* Textauszug
☆ ☆ ☆

Der zeitliche Verlauf des Sonnenstands ist die Sonnenbahn, das ist die scheinbare Umlaufbahn der Sonne auf der Himmelskugel. Dargestellt wird die Sonnenbahn in Verlauf eines Tages und eines Sonnenjahres mit dem Sonnenstandsdiagramm.
Inhaltsverzeichnis
Astronomie
Insbesondere spricht man von hohem oder von niedrigem Sonnenstand und von seiner Veränderung im Laufe der Jahreszeiten. Ihren höchsten Stand erreicht die Sonne jeweils zu Mittag (genauer: um 12 Uhr wahre Ortszeit) im Süden (für einen Beobachter nördlich des nördlichen Wendekreises) bzw. im Norden (für einen Beobachter südlich des südlichen Wendekreises). Diese sogenannte „Mittagshöhe“ hängt von der geografischen Breite und dem Datum ab; auf 50° Breite variiert sie zwischen 16,5° zur Wintersonnenwende und 63,5° zur Sommersonnenwende (siehe Schiefe der Ekliptik).

☆ ☆ ☆

* Datenblock
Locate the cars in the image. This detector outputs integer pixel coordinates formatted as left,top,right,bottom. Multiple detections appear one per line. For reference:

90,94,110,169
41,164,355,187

☆ ☆ ☆

* Zu bearbeitende Aufgaben
[1] Beantworte anhand des Textauszugs zum Sonnenstand:
(a) Wie wird die scheinbare Umlaufbahn der Sonne auf der Himmelskugel genannt?
(b) Zu welcher Zeit erreicht die Sonne ihren höchsten Stand?
(c) Zwischen welchen Werten variiert die Mittagshöhe auf 50° Breite?
[2] Gib aus dem Textauszug zum Sonnenstand alles von „Der zeitliche Verlauf“ bis hinunter zu „mit dem Sonnenstandsdiagramm.“ wortgetreu wieder.

* Lösungen
[1]
(a) Sonnenbahn
(b) Zu Mittag, genauer um 12 Uhr wahre Ortszeit
(c) Zwischen 16,5° zur Wintersonnenwende und 63,5° zur Sommersonnenwende

[2]
Der zeitliche Verlauf des Sonnenstands ist die Sonnenbahn, das ist die scheinbare Umlaufbahn der Sonne auf der Himmelskugel. Dargestellt wird die Sonnenbahn in Verlauf eines Tages und eines Sonnenjahres mit dem Sonnenstandsdiagramm.